#### Activity:
All entries must be transcribed without a single difference.

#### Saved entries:
____

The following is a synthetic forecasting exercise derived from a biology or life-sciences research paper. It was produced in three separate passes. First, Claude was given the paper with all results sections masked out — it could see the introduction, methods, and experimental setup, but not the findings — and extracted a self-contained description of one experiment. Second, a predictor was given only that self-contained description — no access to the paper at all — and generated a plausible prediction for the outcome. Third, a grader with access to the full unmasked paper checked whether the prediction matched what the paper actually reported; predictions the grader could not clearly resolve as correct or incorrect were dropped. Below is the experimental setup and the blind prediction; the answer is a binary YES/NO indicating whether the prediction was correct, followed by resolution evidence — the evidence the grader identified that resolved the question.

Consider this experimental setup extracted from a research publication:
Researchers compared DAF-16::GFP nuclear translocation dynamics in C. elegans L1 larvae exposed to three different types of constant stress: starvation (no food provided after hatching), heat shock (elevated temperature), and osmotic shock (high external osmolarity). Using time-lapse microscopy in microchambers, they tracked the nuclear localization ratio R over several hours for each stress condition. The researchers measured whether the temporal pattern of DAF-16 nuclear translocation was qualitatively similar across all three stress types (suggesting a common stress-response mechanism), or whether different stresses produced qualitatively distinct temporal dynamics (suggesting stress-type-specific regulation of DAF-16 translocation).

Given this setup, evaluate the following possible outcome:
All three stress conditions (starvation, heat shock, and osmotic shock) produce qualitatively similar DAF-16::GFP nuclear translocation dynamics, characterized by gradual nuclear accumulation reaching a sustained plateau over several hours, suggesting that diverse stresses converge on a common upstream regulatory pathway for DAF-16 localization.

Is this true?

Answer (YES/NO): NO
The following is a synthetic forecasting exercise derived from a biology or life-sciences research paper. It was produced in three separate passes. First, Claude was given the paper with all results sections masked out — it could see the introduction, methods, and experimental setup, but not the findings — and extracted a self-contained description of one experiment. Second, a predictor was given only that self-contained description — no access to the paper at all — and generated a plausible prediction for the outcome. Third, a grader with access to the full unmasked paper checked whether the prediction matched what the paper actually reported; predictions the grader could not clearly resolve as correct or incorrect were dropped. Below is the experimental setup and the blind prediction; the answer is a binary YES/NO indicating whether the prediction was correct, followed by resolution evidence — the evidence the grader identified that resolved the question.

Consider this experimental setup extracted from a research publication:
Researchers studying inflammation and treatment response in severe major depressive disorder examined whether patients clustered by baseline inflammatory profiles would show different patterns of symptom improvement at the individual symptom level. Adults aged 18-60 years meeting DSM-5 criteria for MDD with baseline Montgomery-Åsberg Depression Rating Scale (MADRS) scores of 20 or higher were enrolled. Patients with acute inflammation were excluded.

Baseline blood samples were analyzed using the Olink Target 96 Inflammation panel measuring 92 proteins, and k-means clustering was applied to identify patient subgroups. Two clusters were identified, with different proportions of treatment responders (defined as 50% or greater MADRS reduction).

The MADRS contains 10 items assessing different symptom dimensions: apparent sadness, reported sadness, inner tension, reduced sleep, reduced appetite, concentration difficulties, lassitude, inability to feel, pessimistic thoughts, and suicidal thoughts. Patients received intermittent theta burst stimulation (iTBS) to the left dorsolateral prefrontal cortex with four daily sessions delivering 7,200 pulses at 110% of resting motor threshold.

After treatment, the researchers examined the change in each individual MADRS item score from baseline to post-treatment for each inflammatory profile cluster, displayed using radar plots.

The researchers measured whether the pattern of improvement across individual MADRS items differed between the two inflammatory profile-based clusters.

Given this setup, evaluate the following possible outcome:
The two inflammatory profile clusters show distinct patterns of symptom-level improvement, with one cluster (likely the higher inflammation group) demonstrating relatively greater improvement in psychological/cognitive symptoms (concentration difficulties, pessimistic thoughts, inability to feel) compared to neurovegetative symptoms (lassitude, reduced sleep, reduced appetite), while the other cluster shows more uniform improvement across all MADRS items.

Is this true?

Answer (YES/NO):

____

#### Result:
The following is a synthetic forecasting exercise derived from a biology or life-sciences research paper. It was produced in three separate passes. First, Claude was given the paper with all results sections masked out — it could see the introduction, methods, and experimental setup, but not the findings — and extracted a self-contained description of one experiment. Second, a predictor was given only that self-contained description — no access to the paper at all — and generated a plausible prediction for the outcome. Third, a grader with access to the full unmasked paper checked whether the prediction matched what the paper actually reported; predictions the grader could not clearly resolve as correct or incorrect were dropped. Below is the experimental setup and the blind prediction; the answer is a binary YES/NO indicating whether the prediction was correct, followed by resolution evidence — the evidence the grader identified that resolved the question.

Consider this experimental setup extracted from a research publication:
Researchers compared DAF-16::GFP nuclear translocation dynamics in C. elegans L1 larvae exposed to three different types of constant stress: starvation (no food provided after hatching), heat shock (elevated temperature), and osmotic shock (high external osmolarity). Using time-lapse microscopy in microchambers, they tracked the nuclear localization ratio R over several hours for each stress condition. The researchers measured whether the temporal pattern of DAF-16 nuclear translocation was qualitatively similar across all three stress types (suggesting a common stress-response mechanism), or whether different stresses produced qualitatively distinct temporal dynamics (suggesting stress-type-specific regulation of DAF-16 translocation).

Given this setup, evaluate the following possible outcome:
All three stress conditions (starvation, heat shock, and osmotic shock) produce qualitatively similar DAF-16::GFP nuclear translocation dynamics, characterized by gradual nuclear accumulation reaching a sustained plateau over several hours, suggesting that diverse stresses converge on a common upstream regulatory pathway for DAF-16 localization.

Is this true?

Answer (YES/NO): NO
The following is a synthetic forecasting exercise derived from a biology or life-sciences research paper. It was produced in three separate passes. First, Claude was given the paper with all results sections masked out — it could see the introduction, methods, and experimental setup, but not the findings — and extracted a self-contained description of one experiment. Second, a predictor was given only that self-contained description — no access to the paper at all — and generated a plausible prediction for the outcome. Third, a grader with access to the full unmasked paper checked whether the prediction matched what the paper actually reported; predictions the grader could not clearly resolve as correct or incorrect were dropped. Below is the experimental setup and the blind prediction; the answer is a binary YES/NO indicating whether the prediction was correct, followed by resolution evidence — the evidence the grader identified that resolved the question.

Consider this experimental setup extracted from a research publication:
Researchers studying inflammation and treatment response in severe major depressive disorder examined whether patients clustered by baseline inflammatory profiles would show different patterns of symptom improvement at the individual symptom level. Adults aged 18-60 years meeting DSM-5 criteria for MDD with baseline Montgomery-Åsberg Depression Rating Scale (MADRS) scores of 20 or higher were enrolled. Patients with acute inflammation were excluded.

Baseline blood samples were analyzed using the Olink Target 96 Inflammation panel measuring 92 proteins, and k-means clustering was applied to identify patient subgroups. Two clusters were identified, with different proportions of treatment responders (defined as 50% or greater MADRS reduction).

The MADRS contains 10 items assessing different symptom dimensions: apparent sadness, reported sadness, inner tension, reduced sleep, reduced appetite, concentration difficulties, lassitude, inability to feel, pessimistic thoughts, and suicidal thoughts. Patients received intermittent theta burst stimulation (iTBS) to the left dorsolateral prefrontal cortex with four daily sessions delivering 7,200 pulses at 110% of resting motor threshold.

After treatment, the researchers examined the change in each individual MADRS item score from baseline to post-treatment for each inflammatory profile cluster, displayed using radar plots.

The researchers measured whether the pattern of improvement across individual MADRS items differed between the two inflammatory profile-based clusters.

Given this setup, evaluate the following possible outcome:
The two inflammatory profile clusters show distinct patterns of symptom-level improvement, with one cluster (likely the higher inflammation group) demonstrating relatively greater improvement in psychological/cognitive symptoms (concentration difficulties, pessimistic thoughts, inability to feel) compared to neurovegetative symptoms (lassitude, reduced sleep, reduced appetite), while the other cluster shows more uniform improvement across all MADRS items.

Is this true?

Answer (YES/NO):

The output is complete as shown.